§ **DIRECTIONS FOR THIS TASK**
Print the whole listing below exactly, skipping every picture.

[[ SUPPLIED MATERIAL open ]]

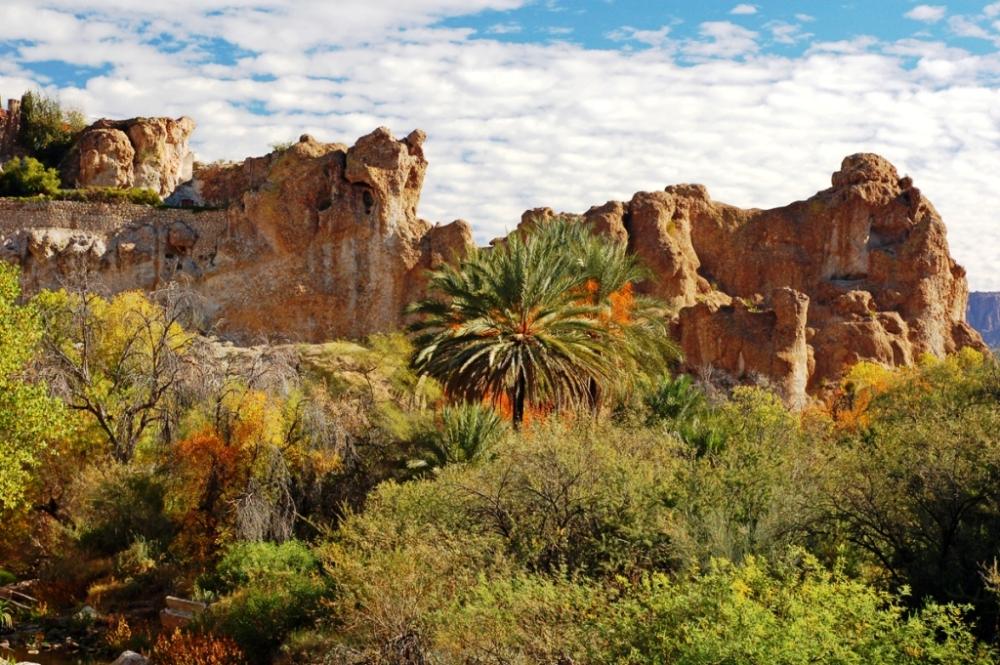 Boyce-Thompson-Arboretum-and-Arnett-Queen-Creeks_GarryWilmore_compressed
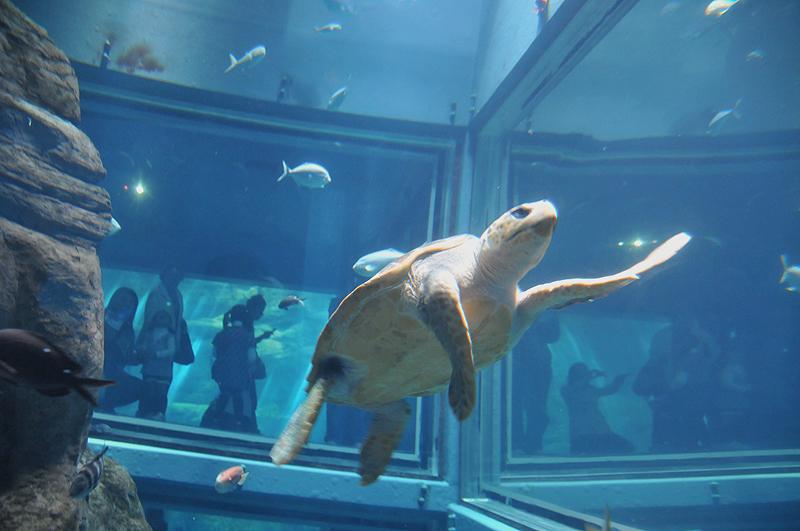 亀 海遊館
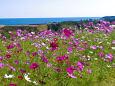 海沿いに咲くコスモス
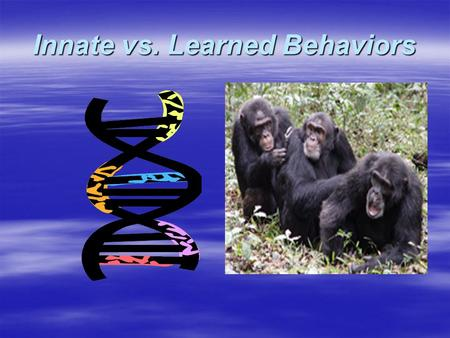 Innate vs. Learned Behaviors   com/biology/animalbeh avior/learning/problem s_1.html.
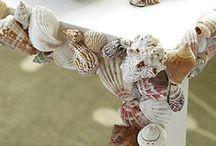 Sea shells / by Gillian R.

[[ SUPPLIED MATERIAL closed ]]

§ **ANSWER TO THIS TASK**
 Boyce-Thompson-Arboretum-and-Arnett-Queen-Creeks_GarryWilmore_compressed
 亀 海遊館
 海沿いに咲くコスモス
 Innate vs. Learned Behaviors   com/biology/animalbeh avior/learning/problem s_1.html.
 Sea shells / by Gillian R.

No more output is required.